Como disse, no tempo de conversa, não houve sinais mais claros do fascismo que borbulha no país, não houve discurso de ódio, não houve "tem que matar", não houve um inimigo encarnador de todo o mal. Havia duas pessoas inconscientes de como funciona a política e o Estado, inconsciente de seu papel na sociedade, de suas crenças e de seus preconceitos, que tentava pensar dentro dos limites estreitos que a "sociedade do espetáculo" autoriza que se pense - um pensamento que muitas vezes nega a si mesmo, mas que aqui simplesmente não saía do lugar, por não ter lugar para aonde ir. Um acúmulo de ignorâncias, que a escola não tentou desfazer, que a universidade não se incomodou em combater, e que os donos do poder, com o trabalho agressivo realizado pela mídia e igrejas, semeam em seu rebanho, mesmo nos não fanáticos.
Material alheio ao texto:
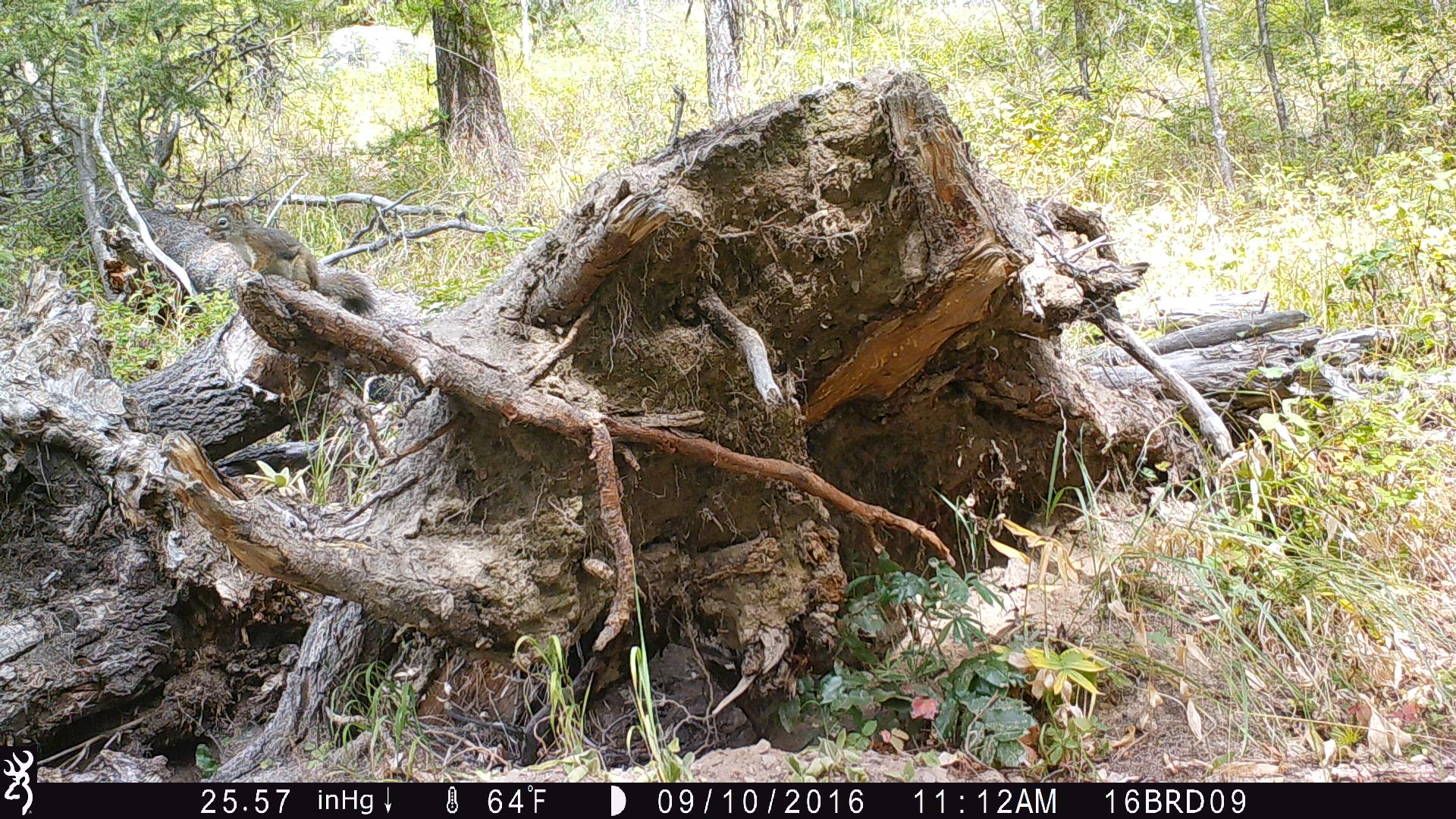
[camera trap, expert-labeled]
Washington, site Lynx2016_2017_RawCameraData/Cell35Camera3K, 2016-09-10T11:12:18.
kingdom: Animalia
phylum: Chordata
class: Mammalia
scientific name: Mammalia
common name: small mammal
Small mammal (Mammalia). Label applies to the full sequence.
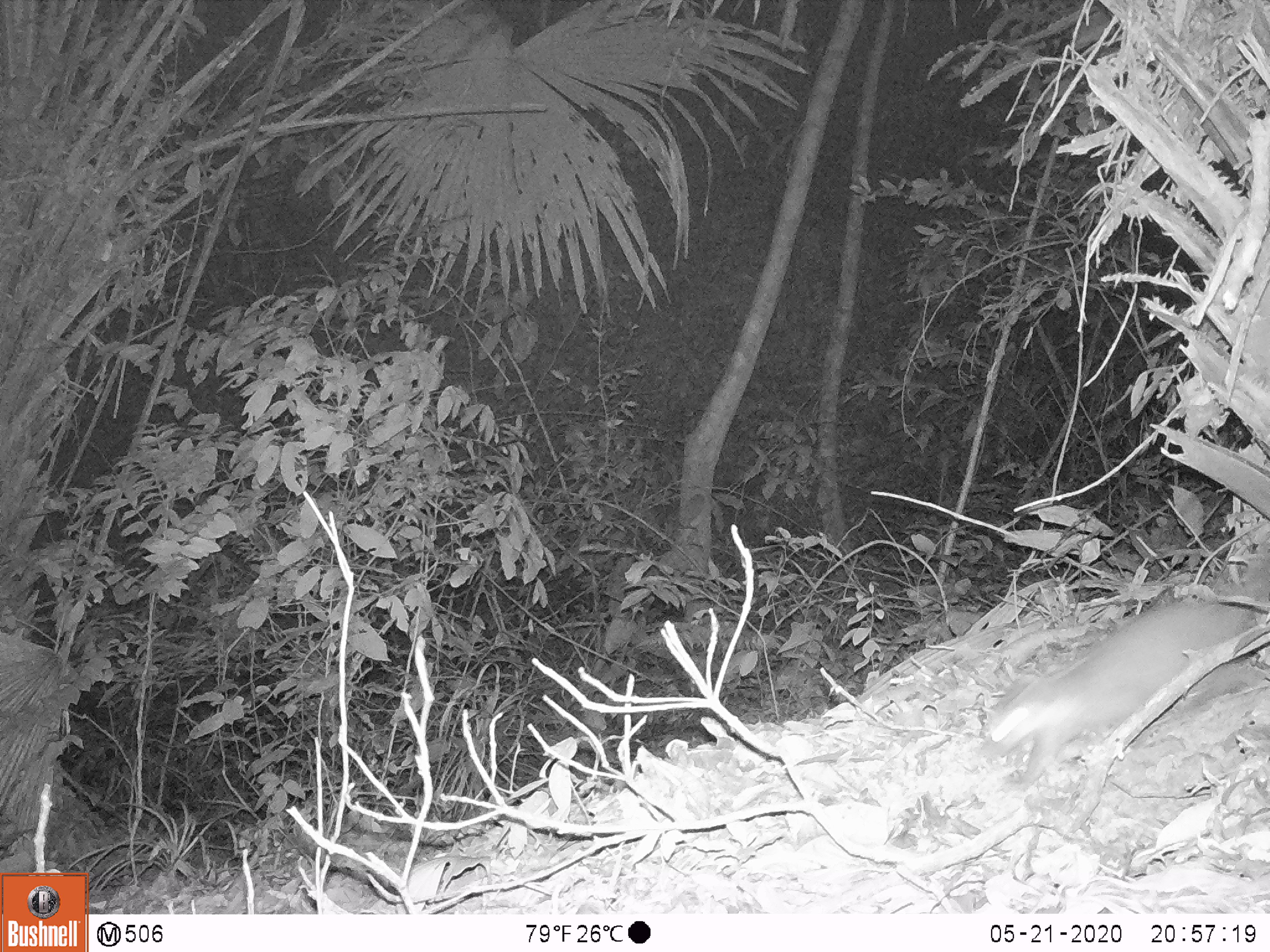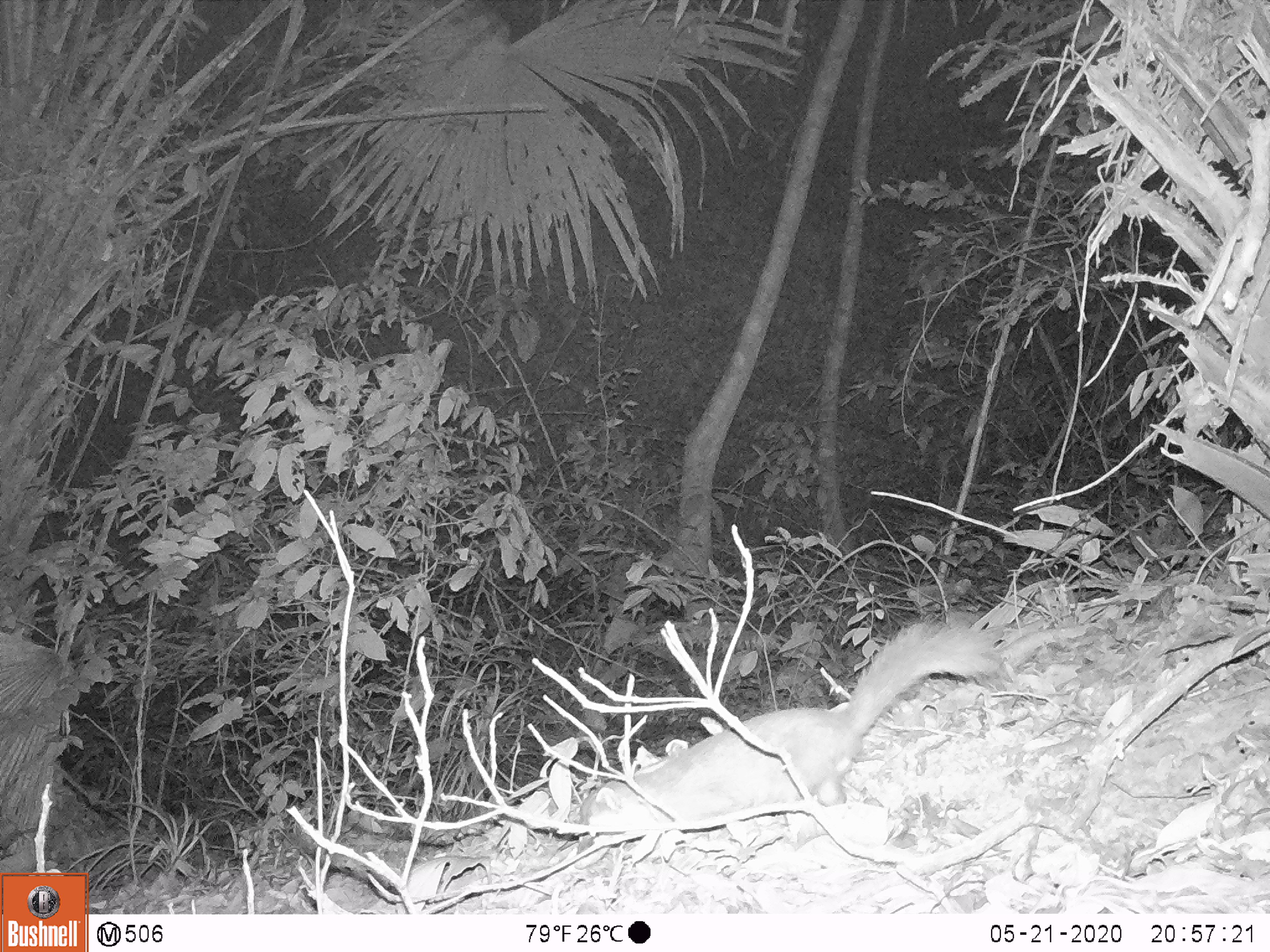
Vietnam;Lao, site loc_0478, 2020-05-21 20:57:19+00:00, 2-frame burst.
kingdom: Animalia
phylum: Chordata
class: Mammalia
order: Carnivora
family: Mustelidae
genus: Melogale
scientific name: Melogale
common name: ferret badger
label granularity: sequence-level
Ou a esquerda passa a trabalhar efetivamente para desarmar essa mentalidade apta a aceitar uma ditadura de extrema-direita salvadora, ou logo não nos restará mais alternativas.

20 de outubro de 2017

* Por sinal, comentava em 2016 sobre a possibilidade Huck como candidato à presidência [http://bit.ly/cG160510]. O sucesso de Doria Jr. em 2016, ao que tudo indica, acabou por ser seu fracasso; mas o roteiro deve ter sido aprendido, tanto para as eleições como para depois. Huck pode surgir com grande força em 2018 (se houver eleições).